Saved data entries
○ ○ ○ ○ ○

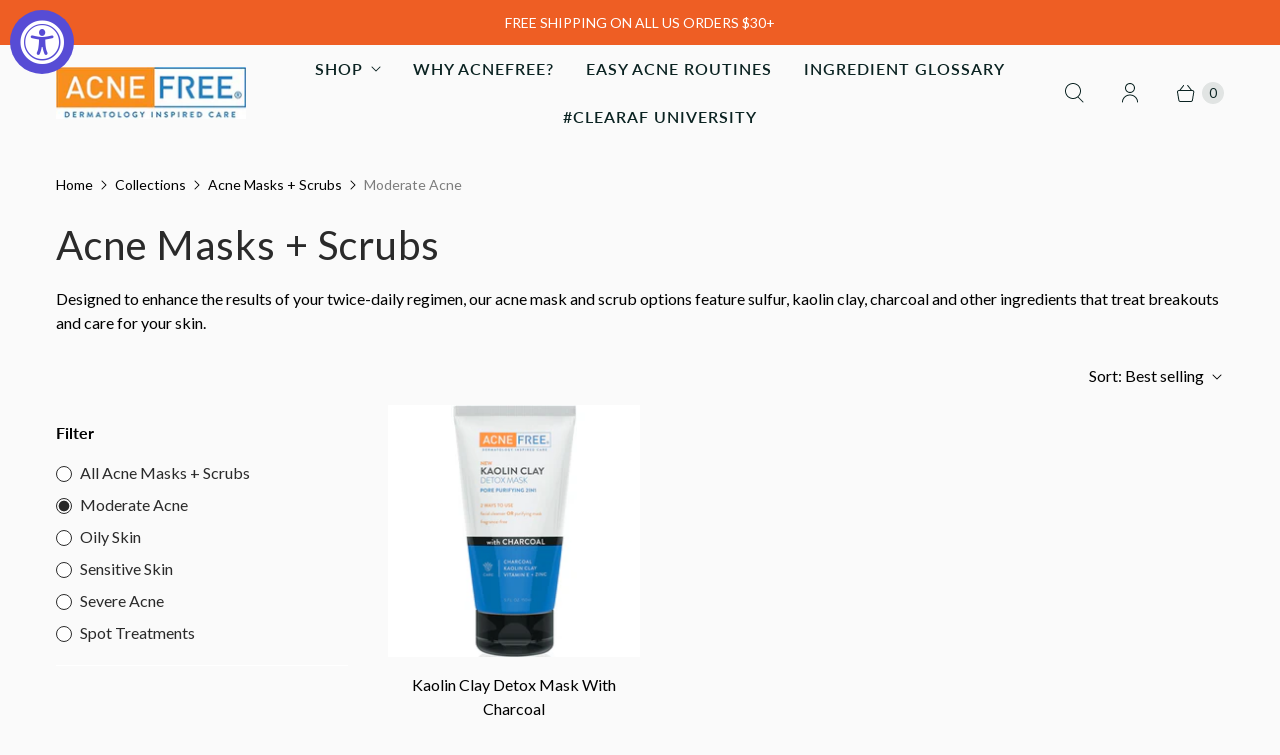

--- FILE ---
content_type: application/x-javascript
request_url: https://app.sealsubscriptions.com/shopify/public/status/shop/acnefree-dermatology-inspired-care.myshopify.com.js?1769850831
body_size: -263
content:
var sealsubscriptions_settings_updated='1769704929c';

○ ○ ○ ○ ○

About this task ▸
Please print the entries above exactly. Skip every picture.

Answer to the problem ▸
--- FILE ---
content_type: application/x-javascript
request_url: https://app.sealsubscriptions.com/shopify/public/status/shop/acnefree-dermatology-inspired-care.myshopify.com.js?1769850831
body_size: -263
content:
var sealsubscriptions_settings_updated='1769704929c';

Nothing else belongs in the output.